REALIZE O SEGUINTE:
1. Repita literalmente a passagem do texto sobre o regresso de Durão Barroso que vai de "O regresso do" até "sido outra Grécia.", com ambos os trechos incluídos.
2. Responda às perguntas seguintes com base no texto sobre o regresso de Durão Barroso.
(a) Em que publicação e em que data saiu o texto?
(b) De quem era o livro em cujo lançamento Durão Barroso regressou à política portuguesa?
(c) De que precisa Durão Barroso em primeiro lugar para ser candidato a Belém?
3. Indique todas as pessoas nomeadas no texto sobre o regresso de Durão Barroso, incluindo o autor.

TEXTO FORNECIDO:
◇ ◇ ◇ ◇

O regresso do dr. Barroso num cavalo grego. Mas não o de Tróia

(Nicolau Santos, in Expresso Diário, 03/07/2015)

nicolau

Durão Barroso regressou ontem à política portuguesa, aproveitando o lançamento do livro de Miguel Relvas e Paulo Júlio. Aproveitou para branquear a imagem da troika e a visão contabilística dos problemas europeus que predominam na Eurolândia e no FMI. Elogiou os homens dos aparelhos partidários, dando como exemplo Miguel Relvas. E finalmente pôs nos píncaros o primeiro-ministro: sem Passos Coelho, Portugal teria sido outra Grécia.

Não se pode dizer que Durão Barroso seja um mestre do disfarce. O que de repente descobriu é que esta crise grega não só pode levar a coligação PSD/CDS a ganhar as próximas eleições legislativas, como sobretudo ele próprio passou a ter de novo possibilidades de ser o candidato da maioria à Presidência da República. Para isso, precisa em primeiro lugar que Passos Coelho leve o PSD a apoiá-lo na corrida a Belém. E, se tal acontecer, precisa de alguém que domine o aparelho do PSD. E essa pessoa é Miguel Relvas. Daí a sua presença no lançamento do livro do ex-ministro, daí o rasgado elogio a Relvas.

O que isto prova é, em primeiro lugar, que Durão Barroso pensa que os portugueses não têm memória. E em segundo que, tendo alguma, conseguem ver o que se passou nos últimos quatro anos segundo a sua ótica.

◇ ◇ ◇ ◇

MATERIAL:

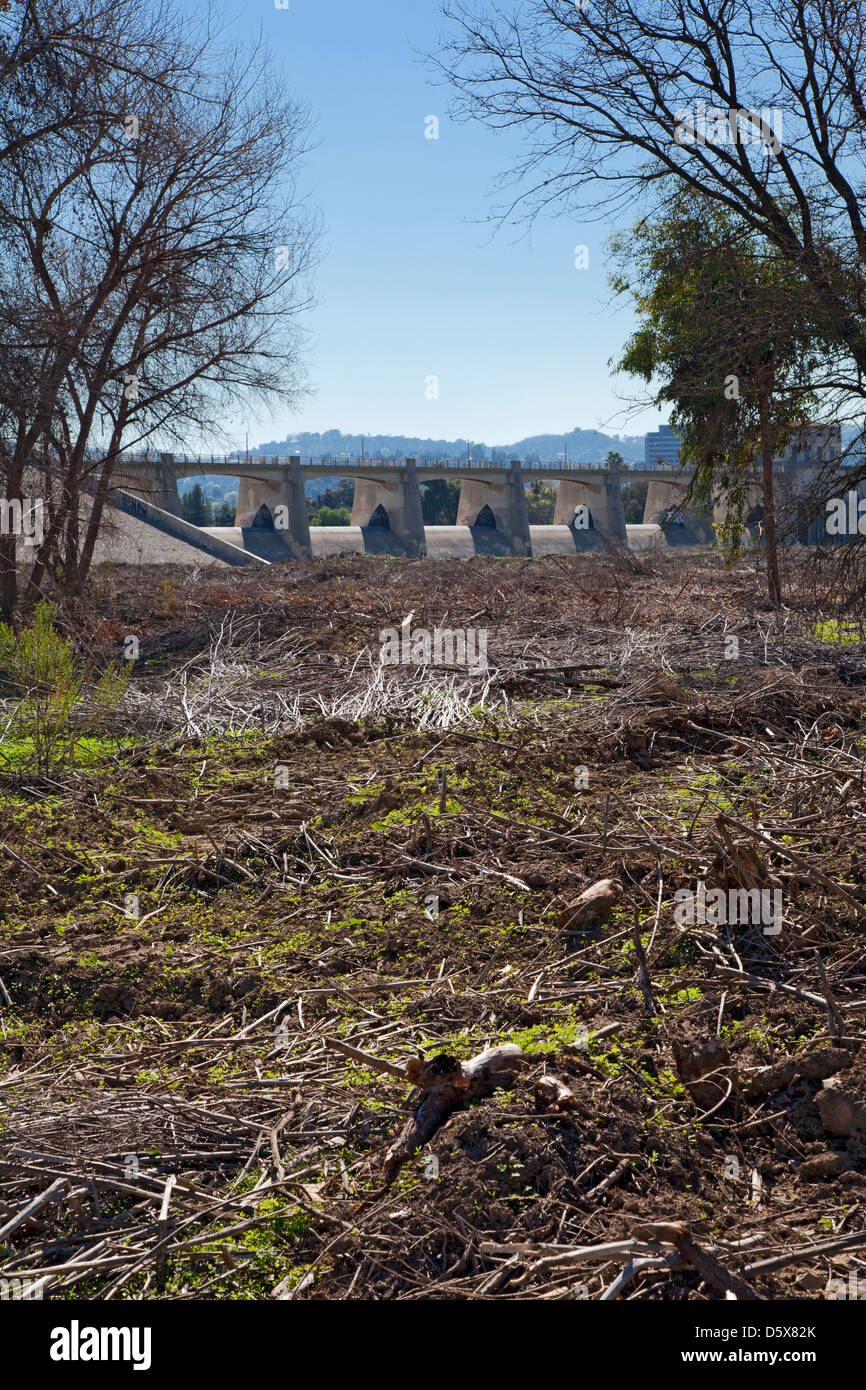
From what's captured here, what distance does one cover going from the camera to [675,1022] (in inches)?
144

◇ ◇ ◇ ◇

RESPOSTAS POR TAREFA:
1.
O regresso do dr. Barroso num cavalo grego. Mas não o de Tróia

(Nicolau Santos, in Expresso Diário, 03/07/2015)

nicolau

Durão Barroso regressou ontem à política portuguesa, aproveitando o lançamento do livro de Miguel Relvas e Paulo Júlio. Aproveitou para branquear a imagem da troika e a visão contabilística dos problemas europeus que predominam na Eurolândia e no FMI. Elogiou os homens dos aparelhos partidários, dando como exemplo Miguel Relvas. E finalmente pôs nos píncaros o primeiro-ministro: sem Passos Coelho, Portugal teria sido outra Grécia.

2.
(a) No Expresso Diário, em 03/07/2015.
(b) De Miguel Relvas e Paulo Júlio.
(c) Precisa que Passos Coelho leve o PSD a apoiá-lo na corrida a Belém.

3. Nicolau Santos, Durão Barroso, Miguel Relvas, Paulo Júlio, Passos Coelho